Ethereum

Ethereum’s sharding is just further redefining ‘full node’: BitTorrent Creator

Published

on

Sharding along with other developments scheduled for next year was collectively sported as something that could bring in scalability to Ethereum blockchain. Vitalik Buterin, termed it as a “technical problem” that is still plaguing Ethereum in his recently released paper. Notably, this was not the first time Buterin has spoken about scalability being one of the biggest concerns.

According to his scalability trilemma, blockchain systems can only, at most, have two of the following three properties – decentralization, scalability, security. Buterin had earlier claimed that trilemma was not impossible, “rather getting 3 of 3 is *hard*”.

“Scalability is one technical problem that we have had a huge amount of progress on theoretically. Five years ago, almost no one was thinking about sharding; now, sharding designs are commonplace.”

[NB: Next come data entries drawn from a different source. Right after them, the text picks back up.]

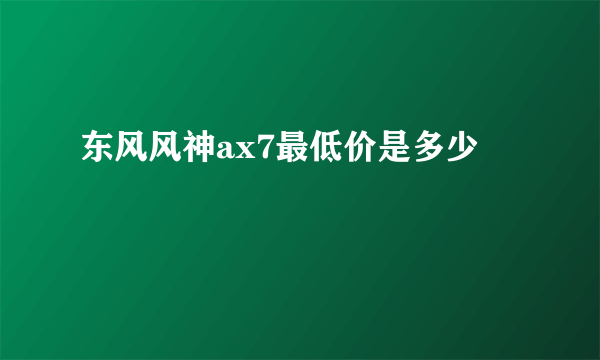 东风风神ax7最低价是多少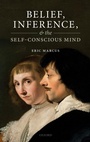 Cover: Belief, Inference, and the Self-Conscious Mind - Oxford University Press
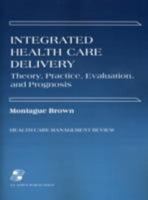 Integrated Health Care Delivery: Theory, Practice, Evaluation, and Prognosis (Health Care Management Review Series) 0834208148 Book Cover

The paper also highlighted “smaller developments” like Cross-shard communication via receipts and added,

Sharding essentially means splitting the entire Ethereum network into multiple portions called ‘shards’ with each shard containing its own independent state, meaning a unique set of account balances and smart contracts. The main aim of sharding was to increase performance, however, not everyone in the community was in favor of it.

According to Bram Cohen, author of BitTorrent protocol, sharding is not the only option for blockchain scalability. Cohen critically analyzed Buterin’s latest paper and stated,

“What Ethereum’s proposing for sharding further breaks this by essentially requiring miners to have all the shards, which is… not sharding, it’s just further redefining ‘full node’ to mean less than it did before.”

He further said,

“And value won’t be able to move across shards atomically, which might be unavoidable given what a mess the semantics of the EVM are, but creates a giant mess of incompatibility in exchange for what is, again, a very small benefit.”